Data for processing Block Start

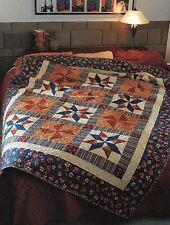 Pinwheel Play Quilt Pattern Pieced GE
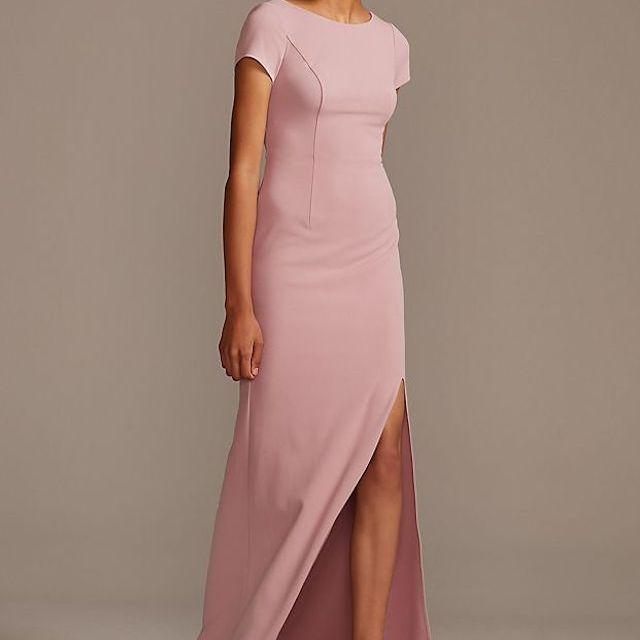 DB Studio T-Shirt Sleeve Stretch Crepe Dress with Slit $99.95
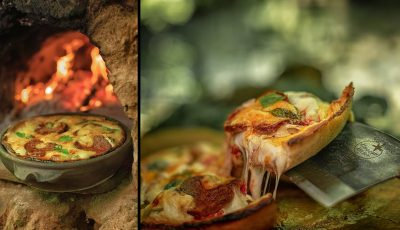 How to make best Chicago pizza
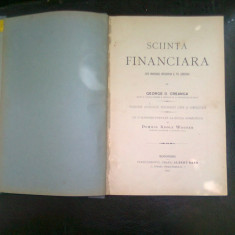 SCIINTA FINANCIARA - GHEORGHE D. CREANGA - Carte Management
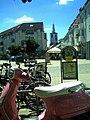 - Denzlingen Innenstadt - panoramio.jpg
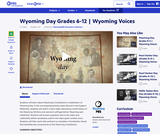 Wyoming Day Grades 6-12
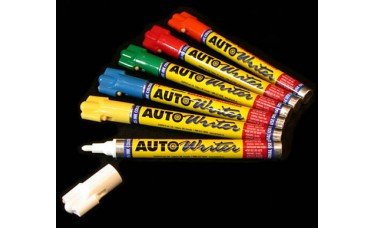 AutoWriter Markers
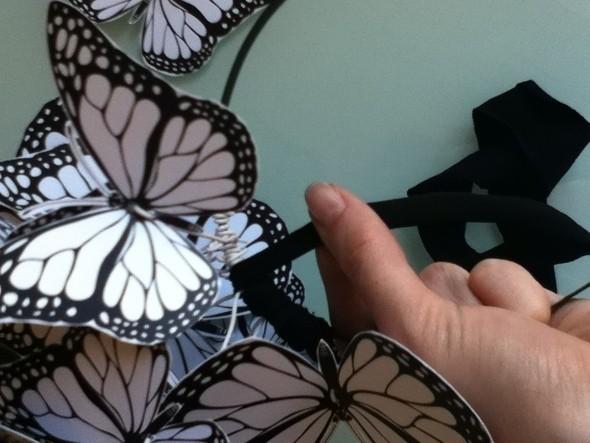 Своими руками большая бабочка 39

Data for processing Block End
Data for processing Block Start

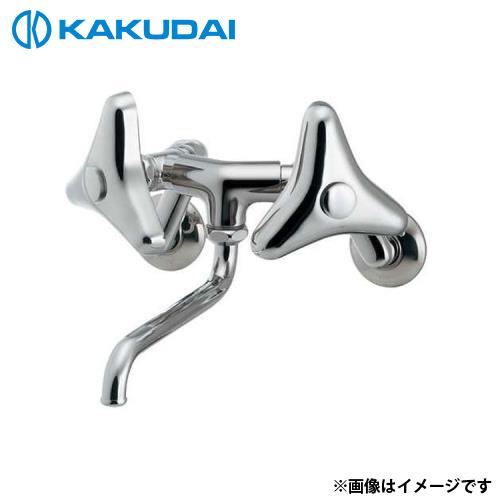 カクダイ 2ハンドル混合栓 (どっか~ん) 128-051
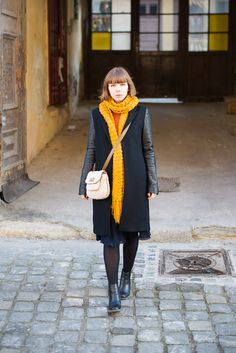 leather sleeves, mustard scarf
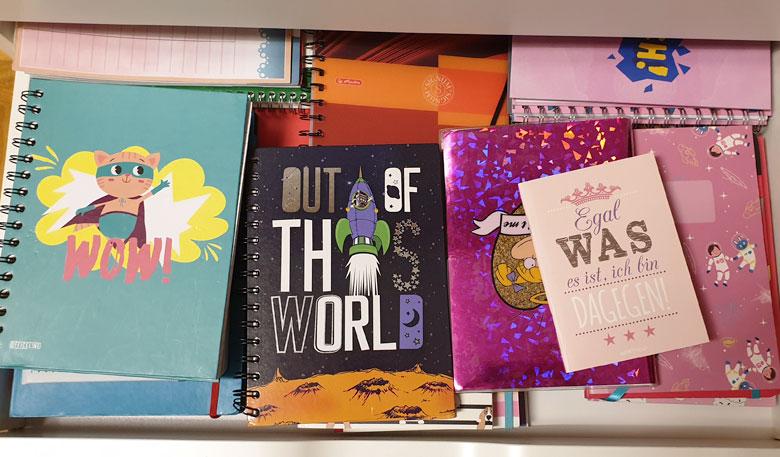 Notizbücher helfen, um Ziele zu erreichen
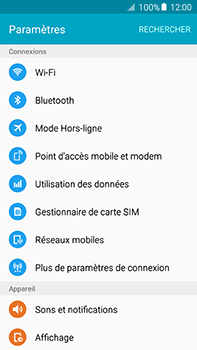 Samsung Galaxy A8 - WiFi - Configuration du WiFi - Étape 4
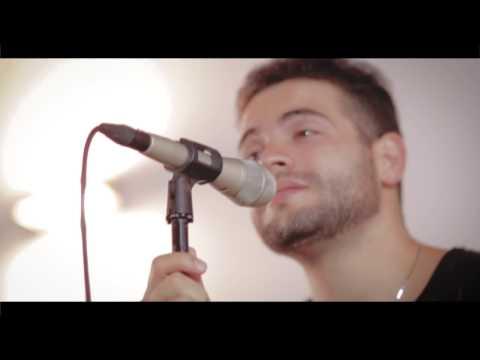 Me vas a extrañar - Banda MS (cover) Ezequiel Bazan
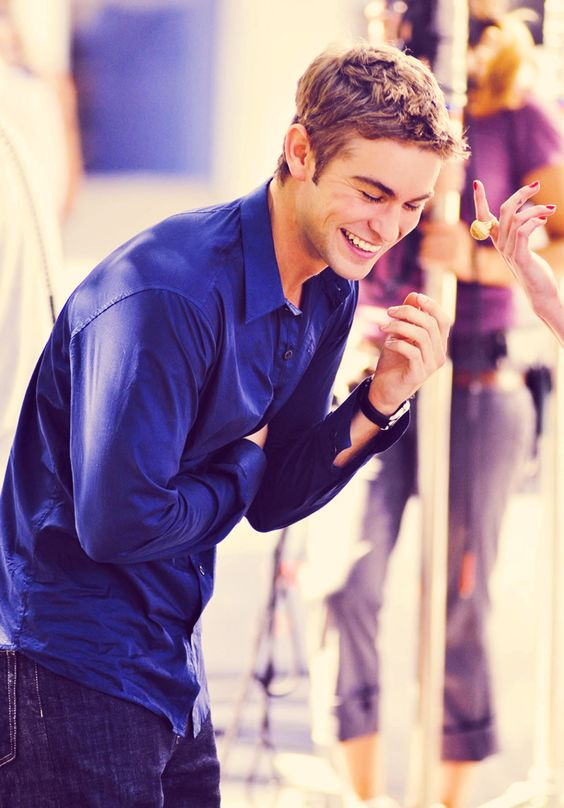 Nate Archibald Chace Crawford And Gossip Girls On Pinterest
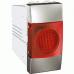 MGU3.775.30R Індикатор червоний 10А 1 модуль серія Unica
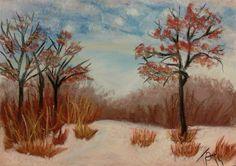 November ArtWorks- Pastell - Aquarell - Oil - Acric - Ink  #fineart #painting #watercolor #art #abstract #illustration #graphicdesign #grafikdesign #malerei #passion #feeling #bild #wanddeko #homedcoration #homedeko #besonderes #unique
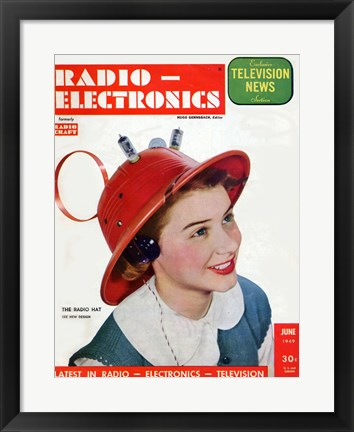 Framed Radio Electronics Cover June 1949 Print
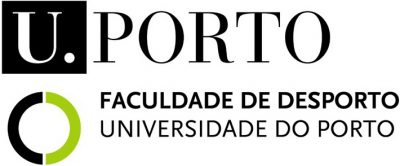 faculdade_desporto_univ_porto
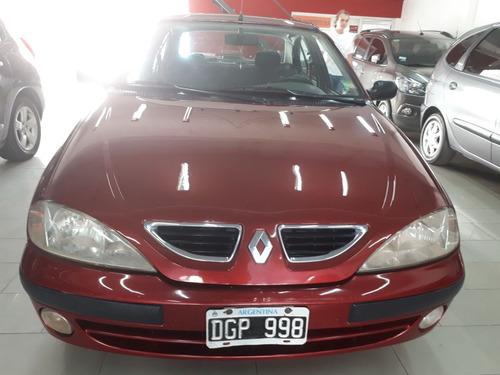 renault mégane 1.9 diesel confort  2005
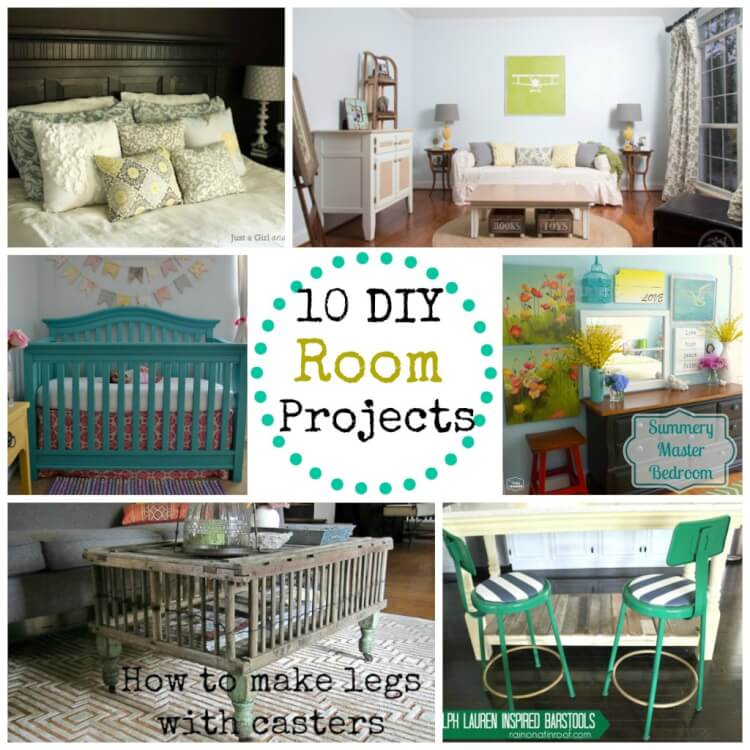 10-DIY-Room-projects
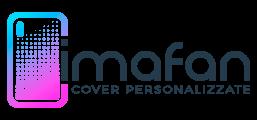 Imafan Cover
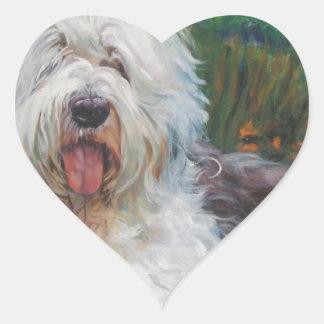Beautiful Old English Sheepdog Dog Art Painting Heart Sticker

Data for processing Block End

The task:
Print, word for word, the lines above that run from the line containing "Nate Archibald Chace" to the line containing "Beautiful Old English", both included. Keep the pictures out.

Solution to this problem:
 Nate Archibald Chace Crawford And Gossip Girls On Pinterest
 MGU3.775.30R Індикатор червоний 10А 1 модуль серія Unica
 November ArtWorks- Pastell - Aquarell - Oil - Acric - Ink  #fineart #painting #watercolor #art #abstract #illustration #graphicdesign #grafikdesign #malerei #passion #feeling #bild #wanddeko #homedcoration #homedeko #besonderes #unique
 Framed Radio Electronics Cover June 1949 Print
 faculdade_desporto_univ_porto
 renault mégane 1.9 diesel confort  2005
 10-DIY-Room-projects
 Imafan Cover
Beautiful Old English Sheepdog Dog Art Painting Heart Sticker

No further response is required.